→ **Document segment**
The globe.yaml File
Define your project’s configuration in a version-controlled globe.yaml
file. This allows you to keep settings consistent across environments, automate deployments, and manage configurations as code.
Why use the globe.yaml
File?
While you can configure your project in the Globe dashboard, using a globe.yaml
file provides several advantages:
- Version Control: Track changes to your configuration alongside your code.
- Consistency: Ensure every team member and deployment uses the same settings.
- Automation: Standardize your CI/CD pipeline with a reliable configuration source.
- Clarity: Define complex settings like build presets, assets, and cron jobs in one clear location.
How to Set Up the globe.yaml
File
Create a globe.yaml
file in the root of your project directory. For the best editing experience with autocompletion and validation, we recommend using the YAML extension by Red Hat in VS Code.
Add the following comment to the top of your file to enable schema validation:
# yaml-language-server: $schema=https://globe.dev/globe.schema.json
# Your configuration starts here
Configuration Options
Below are the available top-level properties you can define in your globe.yaml
.
entrypoint
The main entry point of your Dart application. This is the file Globe runs to start your server.
entrypoint: bin/server.dart
build
A nested object containing settings related to the build process, such as framework presets, Melos integration, and Build Runner commands.
preset
Configure a framework-specific preset to streamline your build. Supported types include dart_frog
, flutter
, jaspr
, jaspr_static
, and serverpod
. You can also specify a version
and override the default buildCommand
.
build:
preset:
type: dart_frog
version: '1.1.0'
buildCommand: dart_frog build
melos
and build_runner
Enable or disable automatic detection for Melos and Build Runner, or provide custom commands if needed. By default, Globe auto-detects if these tools are needed.
build:
melos:
automatic_detection: true # Defaults to true
# command: melos bootstrap
build_runner:
automatic_detection: false # Disable if not needed
# command: dart run build_runner build --delete-conflicting-outputs
assets
A list of static files or directories to include in your deployment. Globe serves these assets from its global edge network. You can include individual files, entire directories (by adding a trailing slash /
), or use glob patterns. You can also map a source file to a different destination path.

→ **Directions**
1 > Using the globe.yaml guide, decide whether each statement agrees with it: (a) Globe auto-detects by default whether Melos and Build Runner are needed; (b) the globe.yaml file belongs in a subfolder of the project rather than at its root; (c) the entrypoint is the file Globe runs to start the server. For each, answer yes or no and quote the deciding words.
2 > Pick up the globe.yaml guide after its last sentence and continue it.

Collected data
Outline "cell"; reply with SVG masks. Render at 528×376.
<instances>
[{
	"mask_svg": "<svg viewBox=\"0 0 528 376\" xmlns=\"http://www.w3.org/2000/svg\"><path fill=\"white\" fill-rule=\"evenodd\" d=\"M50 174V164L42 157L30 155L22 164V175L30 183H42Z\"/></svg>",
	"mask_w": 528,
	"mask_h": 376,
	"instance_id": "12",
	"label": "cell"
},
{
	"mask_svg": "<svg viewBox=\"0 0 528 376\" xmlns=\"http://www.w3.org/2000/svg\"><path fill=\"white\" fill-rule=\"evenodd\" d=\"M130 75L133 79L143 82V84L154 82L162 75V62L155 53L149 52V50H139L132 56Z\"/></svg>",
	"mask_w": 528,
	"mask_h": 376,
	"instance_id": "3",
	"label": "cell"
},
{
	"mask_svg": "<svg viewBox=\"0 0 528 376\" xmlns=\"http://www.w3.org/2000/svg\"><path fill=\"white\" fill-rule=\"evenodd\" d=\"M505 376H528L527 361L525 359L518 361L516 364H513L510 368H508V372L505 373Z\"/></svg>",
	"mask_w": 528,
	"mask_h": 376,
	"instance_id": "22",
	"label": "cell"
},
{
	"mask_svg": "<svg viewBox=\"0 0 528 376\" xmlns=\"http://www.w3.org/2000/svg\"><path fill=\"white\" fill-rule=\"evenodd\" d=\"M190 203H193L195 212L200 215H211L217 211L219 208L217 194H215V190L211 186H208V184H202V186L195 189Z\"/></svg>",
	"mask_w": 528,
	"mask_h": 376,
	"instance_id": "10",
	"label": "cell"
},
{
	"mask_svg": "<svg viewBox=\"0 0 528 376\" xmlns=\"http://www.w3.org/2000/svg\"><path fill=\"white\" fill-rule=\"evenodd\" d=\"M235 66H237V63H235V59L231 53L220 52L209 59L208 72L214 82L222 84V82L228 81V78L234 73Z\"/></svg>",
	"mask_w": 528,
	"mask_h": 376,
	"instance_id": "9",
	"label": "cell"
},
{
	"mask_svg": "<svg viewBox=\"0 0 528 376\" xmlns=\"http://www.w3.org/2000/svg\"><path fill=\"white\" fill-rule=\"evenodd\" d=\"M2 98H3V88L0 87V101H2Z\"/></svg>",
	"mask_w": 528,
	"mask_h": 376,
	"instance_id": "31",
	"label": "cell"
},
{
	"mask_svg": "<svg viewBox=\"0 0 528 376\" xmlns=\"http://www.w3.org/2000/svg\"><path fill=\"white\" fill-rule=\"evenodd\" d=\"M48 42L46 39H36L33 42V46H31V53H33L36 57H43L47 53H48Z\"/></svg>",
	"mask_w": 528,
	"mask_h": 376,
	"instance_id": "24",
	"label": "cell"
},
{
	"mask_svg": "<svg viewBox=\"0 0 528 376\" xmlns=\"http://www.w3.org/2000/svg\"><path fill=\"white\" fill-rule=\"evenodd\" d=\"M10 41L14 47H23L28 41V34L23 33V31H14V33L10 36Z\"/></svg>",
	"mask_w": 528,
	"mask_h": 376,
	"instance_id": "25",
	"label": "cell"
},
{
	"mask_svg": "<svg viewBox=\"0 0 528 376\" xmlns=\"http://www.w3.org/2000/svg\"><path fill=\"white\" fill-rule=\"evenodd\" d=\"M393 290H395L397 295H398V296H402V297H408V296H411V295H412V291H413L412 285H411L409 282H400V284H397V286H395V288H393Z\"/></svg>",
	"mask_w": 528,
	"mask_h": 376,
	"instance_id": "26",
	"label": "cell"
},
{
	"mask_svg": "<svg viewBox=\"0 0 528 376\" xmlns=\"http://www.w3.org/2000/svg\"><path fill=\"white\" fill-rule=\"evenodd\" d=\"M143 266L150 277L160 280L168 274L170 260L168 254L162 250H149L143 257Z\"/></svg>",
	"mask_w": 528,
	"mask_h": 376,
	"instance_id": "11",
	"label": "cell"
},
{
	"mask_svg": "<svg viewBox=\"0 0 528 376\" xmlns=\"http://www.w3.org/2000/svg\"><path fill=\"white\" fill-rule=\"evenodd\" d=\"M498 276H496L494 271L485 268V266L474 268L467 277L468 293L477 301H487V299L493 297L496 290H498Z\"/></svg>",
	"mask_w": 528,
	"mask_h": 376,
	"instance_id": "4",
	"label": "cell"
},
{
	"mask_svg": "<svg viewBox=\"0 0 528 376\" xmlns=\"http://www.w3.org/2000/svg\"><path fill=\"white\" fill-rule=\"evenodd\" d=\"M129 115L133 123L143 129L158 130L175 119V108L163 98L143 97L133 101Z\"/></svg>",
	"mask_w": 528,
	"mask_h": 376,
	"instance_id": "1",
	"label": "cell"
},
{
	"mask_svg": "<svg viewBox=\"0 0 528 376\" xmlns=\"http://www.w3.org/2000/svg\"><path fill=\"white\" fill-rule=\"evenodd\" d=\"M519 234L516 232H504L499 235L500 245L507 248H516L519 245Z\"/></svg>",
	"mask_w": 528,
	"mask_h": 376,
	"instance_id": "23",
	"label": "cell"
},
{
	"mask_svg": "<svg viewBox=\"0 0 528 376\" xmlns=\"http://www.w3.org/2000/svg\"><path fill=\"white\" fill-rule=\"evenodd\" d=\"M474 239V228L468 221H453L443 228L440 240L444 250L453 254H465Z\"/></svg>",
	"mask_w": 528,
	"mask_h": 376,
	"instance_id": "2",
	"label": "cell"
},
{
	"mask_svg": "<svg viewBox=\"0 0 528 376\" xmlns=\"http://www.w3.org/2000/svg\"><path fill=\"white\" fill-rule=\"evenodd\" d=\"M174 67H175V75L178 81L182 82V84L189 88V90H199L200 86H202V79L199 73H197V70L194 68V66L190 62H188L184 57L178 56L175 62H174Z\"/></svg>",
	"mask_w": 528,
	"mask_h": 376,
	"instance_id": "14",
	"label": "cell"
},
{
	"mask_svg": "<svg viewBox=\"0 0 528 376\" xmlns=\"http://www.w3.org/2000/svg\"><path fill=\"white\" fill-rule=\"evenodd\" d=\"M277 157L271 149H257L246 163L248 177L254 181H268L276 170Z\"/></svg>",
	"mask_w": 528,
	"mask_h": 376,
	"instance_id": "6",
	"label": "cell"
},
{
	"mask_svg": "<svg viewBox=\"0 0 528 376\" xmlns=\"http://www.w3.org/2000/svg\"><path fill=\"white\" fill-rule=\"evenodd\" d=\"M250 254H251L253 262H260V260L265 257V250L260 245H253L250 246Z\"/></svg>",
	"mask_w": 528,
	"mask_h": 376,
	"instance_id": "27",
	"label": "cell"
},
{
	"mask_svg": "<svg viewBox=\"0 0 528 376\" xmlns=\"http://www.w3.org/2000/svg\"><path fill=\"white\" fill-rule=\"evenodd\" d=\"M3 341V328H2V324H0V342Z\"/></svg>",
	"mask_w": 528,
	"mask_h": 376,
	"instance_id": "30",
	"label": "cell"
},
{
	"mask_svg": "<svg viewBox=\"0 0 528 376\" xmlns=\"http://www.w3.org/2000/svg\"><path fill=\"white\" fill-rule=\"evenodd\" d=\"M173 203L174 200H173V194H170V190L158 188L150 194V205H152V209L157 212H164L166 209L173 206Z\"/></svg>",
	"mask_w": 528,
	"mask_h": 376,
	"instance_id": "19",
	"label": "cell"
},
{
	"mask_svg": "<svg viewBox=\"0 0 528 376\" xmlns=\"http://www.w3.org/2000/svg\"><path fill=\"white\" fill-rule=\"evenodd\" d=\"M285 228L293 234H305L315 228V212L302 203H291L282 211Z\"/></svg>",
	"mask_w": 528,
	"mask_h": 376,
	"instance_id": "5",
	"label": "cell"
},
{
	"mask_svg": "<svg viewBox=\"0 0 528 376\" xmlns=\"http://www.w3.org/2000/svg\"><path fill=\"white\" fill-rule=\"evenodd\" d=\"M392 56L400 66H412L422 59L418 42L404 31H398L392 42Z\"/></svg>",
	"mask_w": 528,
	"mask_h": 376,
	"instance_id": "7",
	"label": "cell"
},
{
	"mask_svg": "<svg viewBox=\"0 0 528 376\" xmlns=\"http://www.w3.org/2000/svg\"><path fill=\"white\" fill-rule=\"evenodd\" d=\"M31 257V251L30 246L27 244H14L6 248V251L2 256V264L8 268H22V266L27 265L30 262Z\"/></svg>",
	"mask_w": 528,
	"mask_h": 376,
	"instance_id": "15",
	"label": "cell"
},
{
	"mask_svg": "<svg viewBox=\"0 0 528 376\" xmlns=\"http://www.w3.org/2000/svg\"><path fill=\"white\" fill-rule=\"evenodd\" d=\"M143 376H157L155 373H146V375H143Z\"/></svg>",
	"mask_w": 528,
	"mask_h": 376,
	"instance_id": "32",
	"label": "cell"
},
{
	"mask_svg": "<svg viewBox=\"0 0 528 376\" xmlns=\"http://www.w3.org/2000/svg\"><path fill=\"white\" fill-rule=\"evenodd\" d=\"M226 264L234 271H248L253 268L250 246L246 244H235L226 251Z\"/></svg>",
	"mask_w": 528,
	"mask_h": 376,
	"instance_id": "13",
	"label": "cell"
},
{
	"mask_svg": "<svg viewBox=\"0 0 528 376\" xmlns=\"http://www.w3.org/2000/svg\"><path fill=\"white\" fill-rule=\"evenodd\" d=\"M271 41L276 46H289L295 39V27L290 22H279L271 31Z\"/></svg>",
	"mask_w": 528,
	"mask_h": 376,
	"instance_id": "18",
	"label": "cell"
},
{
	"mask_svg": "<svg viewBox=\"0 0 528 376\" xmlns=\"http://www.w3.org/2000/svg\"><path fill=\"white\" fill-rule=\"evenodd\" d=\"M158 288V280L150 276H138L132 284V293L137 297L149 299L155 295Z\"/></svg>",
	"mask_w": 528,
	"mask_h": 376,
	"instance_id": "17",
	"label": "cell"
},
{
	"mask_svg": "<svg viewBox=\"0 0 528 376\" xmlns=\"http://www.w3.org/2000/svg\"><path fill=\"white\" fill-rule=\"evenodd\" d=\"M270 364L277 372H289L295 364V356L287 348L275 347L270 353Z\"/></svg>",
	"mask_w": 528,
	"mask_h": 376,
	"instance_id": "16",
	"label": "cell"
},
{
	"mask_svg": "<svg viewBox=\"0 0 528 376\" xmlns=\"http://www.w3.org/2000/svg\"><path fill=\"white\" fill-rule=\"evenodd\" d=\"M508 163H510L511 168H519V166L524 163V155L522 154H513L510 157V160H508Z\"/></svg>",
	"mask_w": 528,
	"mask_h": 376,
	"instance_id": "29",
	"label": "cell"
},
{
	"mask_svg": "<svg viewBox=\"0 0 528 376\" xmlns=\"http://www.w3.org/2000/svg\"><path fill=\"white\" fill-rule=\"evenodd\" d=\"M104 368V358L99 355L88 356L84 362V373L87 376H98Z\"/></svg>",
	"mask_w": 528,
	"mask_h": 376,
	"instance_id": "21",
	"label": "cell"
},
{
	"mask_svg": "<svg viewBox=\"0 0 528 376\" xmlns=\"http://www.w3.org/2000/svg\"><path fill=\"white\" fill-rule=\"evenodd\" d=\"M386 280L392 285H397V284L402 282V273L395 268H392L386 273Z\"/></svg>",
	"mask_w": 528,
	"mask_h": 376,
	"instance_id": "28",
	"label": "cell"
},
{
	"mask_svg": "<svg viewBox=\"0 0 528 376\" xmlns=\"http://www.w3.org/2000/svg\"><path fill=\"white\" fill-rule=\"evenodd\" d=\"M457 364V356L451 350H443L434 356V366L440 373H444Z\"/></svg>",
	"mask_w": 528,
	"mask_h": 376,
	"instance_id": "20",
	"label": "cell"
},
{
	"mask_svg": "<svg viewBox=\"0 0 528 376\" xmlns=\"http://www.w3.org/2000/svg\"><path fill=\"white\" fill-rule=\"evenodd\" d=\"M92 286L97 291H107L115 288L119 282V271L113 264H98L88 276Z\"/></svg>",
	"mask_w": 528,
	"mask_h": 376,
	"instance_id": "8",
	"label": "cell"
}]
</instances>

→ **Answers to this exercise**
1 >
(a) Yes: "By default, Globe auto-detects if these tools are needed."
(b) No: "file in the root of your project directory."
(c) Yes: "This is the file Globe runs to start your server."

2 >
For more details, see the Static Assets documentation.
assets:
# Include a specific file
- assets/logo.png
# Include an entire directory
- public/
# Include all .css files in a directory
- styles/*.css
# Map a source file to a new destination path
- compiled_output/lib.so:public/native_lib.so
crons
Define scheduled tasks that trigger HTTP POST requests to your application at specified intervals. Cron jobs only run on production deployments. Each cron job requires a unique id
, a schedule
(in unix-cron format), and a path
to an endpoint in your app.
For more details, see the Cron Jobs documentation.
crons:
- id: daily_database_cleanup
schedule: '0 0 * * *' # Runs every day at midnight UTC
path: '/tasks/db-cleanup'
- id: refresh_cache
schedule: '*/30 * * * *' # Runs every 30 minutes
path: '/tasks/refresh-cache'
preferred_regions
A list of preferred regions for your deployment. This helps Globe optimize performance by serving your application from edge locations closest to your users.
preferred_regions:
- us-east1
- europe-west1
Complete Example
Here is an example of a globe.yaml file that combines several of the options above, following the recommended order.
# yaml-language-server: $schema=https://globe.dev/globe.schema.json
entrypoint: bin/server.dart
build:
preset:
type: dart_frog
# buildCommand: dart_frog build
# version: "1.1.0"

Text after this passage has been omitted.